**Work to complete**
Below are some entries. Output each one exactly as it appears.
- - -
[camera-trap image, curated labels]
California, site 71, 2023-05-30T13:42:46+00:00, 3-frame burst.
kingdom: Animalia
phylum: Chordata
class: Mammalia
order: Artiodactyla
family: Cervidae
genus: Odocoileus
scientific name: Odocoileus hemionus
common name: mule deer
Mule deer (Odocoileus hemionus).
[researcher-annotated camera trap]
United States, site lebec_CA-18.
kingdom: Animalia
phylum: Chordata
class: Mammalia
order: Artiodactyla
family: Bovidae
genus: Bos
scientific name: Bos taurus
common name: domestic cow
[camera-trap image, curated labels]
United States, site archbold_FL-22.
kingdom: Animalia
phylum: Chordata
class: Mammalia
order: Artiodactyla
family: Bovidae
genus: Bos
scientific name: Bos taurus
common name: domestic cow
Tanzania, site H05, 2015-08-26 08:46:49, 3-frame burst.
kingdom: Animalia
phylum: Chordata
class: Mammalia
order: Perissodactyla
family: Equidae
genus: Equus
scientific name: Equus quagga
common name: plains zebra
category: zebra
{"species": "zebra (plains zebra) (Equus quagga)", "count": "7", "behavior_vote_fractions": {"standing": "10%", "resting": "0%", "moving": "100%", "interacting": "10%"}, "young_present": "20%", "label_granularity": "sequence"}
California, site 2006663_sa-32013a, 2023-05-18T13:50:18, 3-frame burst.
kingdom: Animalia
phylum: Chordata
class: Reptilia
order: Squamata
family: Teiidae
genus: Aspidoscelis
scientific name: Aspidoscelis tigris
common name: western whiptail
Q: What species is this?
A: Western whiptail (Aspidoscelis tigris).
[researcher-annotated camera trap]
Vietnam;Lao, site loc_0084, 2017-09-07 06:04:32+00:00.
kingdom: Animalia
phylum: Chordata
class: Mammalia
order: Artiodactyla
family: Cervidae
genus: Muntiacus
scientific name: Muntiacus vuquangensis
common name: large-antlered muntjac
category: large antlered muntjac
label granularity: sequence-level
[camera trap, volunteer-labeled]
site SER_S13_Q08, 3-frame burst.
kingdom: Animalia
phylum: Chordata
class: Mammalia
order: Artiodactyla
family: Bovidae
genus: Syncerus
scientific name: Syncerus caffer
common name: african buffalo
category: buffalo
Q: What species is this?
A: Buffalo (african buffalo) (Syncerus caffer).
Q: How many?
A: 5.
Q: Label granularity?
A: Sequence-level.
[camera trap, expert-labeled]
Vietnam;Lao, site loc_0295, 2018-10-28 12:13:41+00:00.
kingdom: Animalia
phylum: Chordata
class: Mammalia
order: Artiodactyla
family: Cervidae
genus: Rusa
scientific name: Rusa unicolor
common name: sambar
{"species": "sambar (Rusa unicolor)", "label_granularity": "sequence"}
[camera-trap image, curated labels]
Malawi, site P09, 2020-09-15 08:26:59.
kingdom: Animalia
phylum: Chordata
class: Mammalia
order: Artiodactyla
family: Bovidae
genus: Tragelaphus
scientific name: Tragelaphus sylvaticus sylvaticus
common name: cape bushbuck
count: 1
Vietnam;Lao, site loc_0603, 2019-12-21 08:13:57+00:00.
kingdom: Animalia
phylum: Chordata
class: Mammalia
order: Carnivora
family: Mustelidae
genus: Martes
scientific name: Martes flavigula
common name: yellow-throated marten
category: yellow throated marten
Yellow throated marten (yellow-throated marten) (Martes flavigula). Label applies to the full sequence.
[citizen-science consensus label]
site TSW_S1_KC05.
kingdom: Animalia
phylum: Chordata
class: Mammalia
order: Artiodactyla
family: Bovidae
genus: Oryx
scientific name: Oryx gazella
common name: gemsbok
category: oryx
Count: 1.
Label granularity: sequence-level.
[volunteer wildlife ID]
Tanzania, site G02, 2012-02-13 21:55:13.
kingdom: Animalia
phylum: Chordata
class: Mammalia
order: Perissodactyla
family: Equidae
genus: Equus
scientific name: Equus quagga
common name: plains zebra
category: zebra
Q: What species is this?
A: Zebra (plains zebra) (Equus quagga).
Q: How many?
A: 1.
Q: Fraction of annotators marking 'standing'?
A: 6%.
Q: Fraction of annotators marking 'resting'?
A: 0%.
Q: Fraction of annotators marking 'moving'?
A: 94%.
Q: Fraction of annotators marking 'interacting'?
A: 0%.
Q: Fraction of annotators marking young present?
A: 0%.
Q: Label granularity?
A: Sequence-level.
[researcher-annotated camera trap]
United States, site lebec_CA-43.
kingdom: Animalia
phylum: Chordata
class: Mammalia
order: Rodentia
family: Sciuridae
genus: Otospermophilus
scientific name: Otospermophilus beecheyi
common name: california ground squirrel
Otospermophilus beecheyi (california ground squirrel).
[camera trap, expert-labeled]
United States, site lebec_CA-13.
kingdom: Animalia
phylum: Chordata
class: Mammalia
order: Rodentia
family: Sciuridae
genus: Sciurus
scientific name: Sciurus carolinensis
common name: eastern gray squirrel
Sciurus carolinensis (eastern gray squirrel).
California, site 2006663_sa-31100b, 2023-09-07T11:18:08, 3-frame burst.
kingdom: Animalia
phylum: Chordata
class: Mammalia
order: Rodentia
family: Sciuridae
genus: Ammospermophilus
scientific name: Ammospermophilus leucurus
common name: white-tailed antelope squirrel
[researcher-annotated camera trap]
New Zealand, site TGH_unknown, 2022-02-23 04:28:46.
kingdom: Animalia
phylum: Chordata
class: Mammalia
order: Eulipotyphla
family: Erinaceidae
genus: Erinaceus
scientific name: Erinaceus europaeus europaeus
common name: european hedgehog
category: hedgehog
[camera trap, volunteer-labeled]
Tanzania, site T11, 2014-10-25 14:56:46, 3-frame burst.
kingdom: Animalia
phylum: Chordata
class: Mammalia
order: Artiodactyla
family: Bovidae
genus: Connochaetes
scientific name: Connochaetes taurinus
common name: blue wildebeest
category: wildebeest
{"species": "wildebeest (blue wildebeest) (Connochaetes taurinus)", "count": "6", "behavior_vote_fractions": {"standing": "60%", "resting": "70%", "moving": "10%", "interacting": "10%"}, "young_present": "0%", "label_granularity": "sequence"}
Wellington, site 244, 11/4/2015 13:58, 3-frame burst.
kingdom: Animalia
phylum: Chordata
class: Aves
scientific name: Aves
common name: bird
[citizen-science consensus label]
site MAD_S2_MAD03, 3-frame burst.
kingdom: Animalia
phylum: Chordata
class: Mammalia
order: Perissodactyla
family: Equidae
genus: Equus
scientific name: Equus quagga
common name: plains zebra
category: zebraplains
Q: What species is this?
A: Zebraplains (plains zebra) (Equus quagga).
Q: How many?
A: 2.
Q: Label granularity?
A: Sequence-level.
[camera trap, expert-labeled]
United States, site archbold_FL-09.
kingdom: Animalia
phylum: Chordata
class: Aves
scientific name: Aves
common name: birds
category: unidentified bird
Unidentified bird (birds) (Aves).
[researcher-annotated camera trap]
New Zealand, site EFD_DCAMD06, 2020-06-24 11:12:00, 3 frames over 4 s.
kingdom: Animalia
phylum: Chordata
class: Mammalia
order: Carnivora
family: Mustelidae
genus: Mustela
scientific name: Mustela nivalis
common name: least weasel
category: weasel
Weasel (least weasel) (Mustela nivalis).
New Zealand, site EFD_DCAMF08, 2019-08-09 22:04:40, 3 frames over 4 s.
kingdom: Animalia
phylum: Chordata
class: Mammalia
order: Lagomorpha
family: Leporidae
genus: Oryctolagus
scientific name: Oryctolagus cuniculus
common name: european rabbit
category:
- - -
**Written solution**
[camera-trap image, curated labels]
California, site 71, 2023-05-30T13:42:46+00:00, 3-frame burst.
kingdom: Animalia
phylum: Chordata
class: Mammalia
order: Artiodactyla
family: Cervidae
genus: Odocoileus
scientific name: Odocoileus hemionus
common name: mule deer
Mule deer (Odocoileus hemionus).
[researcher-annotated camera trap]
United States, site lebec_CA-18.
kingdom: Animalia
phylum: Chordata
class: Mammalia
order: Artiodactyla
family: Bovidae
genus: Bos
scientific name: Bos taurus
common name: domestic cow
[camera-trap image, curated labels]
United States, site archbold_FL-22.
kingdom: Animalia
phylum: Chordata
class: Mammalia
order: Artiodactyla
family: Bovidae
genus: Bos
scientific name: Bos taurus
common name: domestic cow
Tanzania, site H05, 2015-08-26 08:46:49, 3-frame burst.
kingdom: Animalia
phylum: Chordata
class: Mammalia
order: Perissodactyla
family: Equidae
genus: Equus
scientific name: Equus quagga
common name: plains zebra
category: zebra
{"species": "zebra (plains zebra) (Equus quagga)", "count": "7", "behavior_vote_fractions": {"standing": "10%", "resting": "0%", "moving": "100%", "interacting": "10%"}, "young_present": "20%", "label_granularity": "sequence"}
California, site 2006663_sa-32013a, 2023-05-18T13:50:18, 3-frame burst.
kingdom: Animalia
phylum: Chordata
class: Reptilia
order: Squamata
family: Teiidae
genus: Aspidoscelis
scientific name: Aspidoscelis tigris
common name: western whiptail
Q: What species is this?
A: Western whiptail (Aspidoscelis tigris).
[researcher-annotated camera trap]
Vietnam;Lao, site loc_0084, 2017-09-07 06:04:32+00:00.
kingdom: Animalia
phylum: Chordata
class: Mammalia
order: Artiodactyla
family: Cervidae
genus: Muntiacus
scientific name: Muntiacus vuquangensis
common name: large-antlered muntjac
category: large antlered muntjac
label granularity: sequence-level
[camera trap, volunteer-labeled]
site SER_S13_Q08, 3-frame burst.
kingdom: Animalia
phylum: Chordata
class: Mammalia
order: Artiodactyla
family: Bovidae
genus: Syncerus
scientific name: Syncerus caffer
common name: african buffalo
category: buffalo
Q: What species is this?
A: Buffalo (african buffalo) (Syncerus caffer).
Q: How many?
A: 5.
Q: Label granularity?
A: Sequence-level.
[camera trap, expert-labeled]
Vietnam;Lao, site loc_0295, 2018-10-28 12:13:41+00:00.
kingdom: Animalia
phylum: Chordata
class: Mammalia
order: Artiodactyla
family: Cervidae
genus: Rusa
scientific name: Rusa unicolor
common name: sambar
{"species": "sambar (Rusa unicolor)", "label_granularity": "sequence"}
[camera-trap image, curated labels]
Malawi, site P09, 2020-09-15 08:26:59.
kingdom: Animalia
phylum: Chordata
class: Mammalia
order: Artiodactyla
family: Bovidae
genus: Tragelaphus
scientific name: Tragelaphus sylvaticus sylvaticus
common name: cape bushbuck
count: 1
Vietnam;Lao, site loc_0603, 2019-12-21 08:13:57+00:00.
kingdom: Animalia
phylum: Chordata
class: Mammalia
order: Carnivora
family: Mustelidae
genus: Martes
scientific name: Martes flavigula
common name: yellow-throated marten
category: yellow throated marten
Yellow throated marten (yellow-throated marten) (Martes flavigula). Label applies to the full sequence.
[citizen-science consensus label]
site TSW_S1_KC05.
kingdom: Animalia
phylum: Chordata
class: Mammalia
order: Artiodactyla
family: Bovidae
genus: Oryx
scientific name: Oryx gazella
common name: gemsbok
category: oryx
Count: 1.
Label granularity: sequence-level.
[volunteer wildlife ID]
Tanzania, site G02, 2012-02-13 21:55:13.
kingdom: Animalia
phylum: Chordata
class: Mammalia
order: Perissodactyla
family: Equidae
genus: Equus
scientific name: Equus quagga
common name: plains zebra
category: zebra
Q: What species is this?
A: Zebra (plains zebra) (Equus quagga).
Q: How many?
A: 1.
Q: Fraction of annotators marking 'standing'?
A: 6%.
Q: Fraction of annotators marking 'resting'?
A: 0%.
Q: Fraction of annotators marking 'moving'?
A: 94%.
Q: Fraction of annotators marking 'interacting'?
A: 0%.
Q: Fraction of annotators marking young present?
A: 0%.
Q: Label granularity?
A: Sequence-level.
[researcher-annotated camera trap]
United States, site lebec_CA-43.
kingdom: Animalia
phylum: Chordata
class: Mammalia
order: Rodentia
family: Sciuridae
genus: Otospermophilus
scientific name: Otospermophilus beecheyi
common name: california ground squirrel
Otospermophilus beecheyi (california ground squirrel).
[camera trap, expert-labeled]
United States, site lebec_CA-13.
kingdom: Animalia
phylum: Chordata
class: Mammalia
order: Rodentia
family: Sciuridae
genus: Sciurus
scientific name: Sciurus carolinensis
common name: eastern gray squirrel
Sciurus carolinensis (eastern gray squirrel).
California, site 2006663_sa-31100b, 2023-09-07T11:18:08, 3-frame burst.
kingdom: Animalia
phylum: Chordata
class: Mammalia
order: Rodentia
family: Sciuridae
genus: Ammospermophilus
scientific name: Ammospermophilus leucurus
common name: white-tailed antelope squirrel
[researcher-annotated camera trap]
New Zealand, site TGH_unknown, 2022-02-23 04:28:46.
kingdom: Animalia
phylum: Chordata
class: Mammalia
order: Eulipotyphla
family: Erinaceidae
genus: Erinaceus
scientific name: Erinaceus europaeus europaeus
common name: european hedgehog
category: hedgehog
[camera trap, volunteer-labeled]
Tanzania, site T11, 2014-10-25 14:56:46, 3-frame burst.
kingdom: Animalia
phylum: Chordata
class: Mammalia
order: Artiodactyla
family: Bovidae
genus: Connochaetes
scientific name: Connochaetes taurinus
common name: blue wildebeest
category: wildebeest
{"species": "wildebeest (blue wildebeest) (Connochaetes taurinus)", "count": "6", "behavior_vote_fractions": {"standing": "60%", "resting": "70%", "moving": "10%", "interacting": "10%"}, "young_present": "0%", "label_granularity": "sequence"}
Wellington, site 244, 11/4/2015 13:58, 3-frame burst.
kingdom: Animalia
phylum: Chordata
class: Aves
scientific name: Aves
common name: bird
[citizen-science consensus label]
site MAD_S2_MAD03, 3-frame burst.
kingdom: Animalia
phylum: Chordata
class: Mammalia
order: Perissodactyla
family: Equidae
genus: Equus
scientific name: Equus quagga
common name: plains zebra
category: zebraplains
Q: What species is this?
A: Zebraplains (plains zebra) (Equus quagga).
Q: How many?
A: 2.
Q: Label granularity?
A: Sequence-level.
[camera trap, expert-labeled]
United States, site archbold_FL-09.
kingdom: Animalia
phylum: Chordata
class: Aves
scientific name: Aves
common name: birds
category: unidentified bird
Unidentified bird (birds) (Aves).
[researcher-annotated camera trap]
New Zealand, site EFD_DCAMD06, 2020-06-24 11:12:00, 3 frames over 4 s.
kingdom: Animalia
phylum: Chordata
class: Mammalia
order: Carnivora
family: Mustelidae
genus: Mustela
scientific name: Mustela nivalis
common name: least weasel
category: weasel
Weasel (least weasel) (Mustela nivalis).
New Zealand, site EFD_DCAMF08, 2019-08-09 22:04:40, 3 frames over 4 s.
kingdom: Animalia
phylum: Chordata
class: Mammalia
order: Lagomorpha
family: Leporidae
genus: Oryctolagus
scientific name: Oryctolagus cuniculus
common name: european rabbit
category:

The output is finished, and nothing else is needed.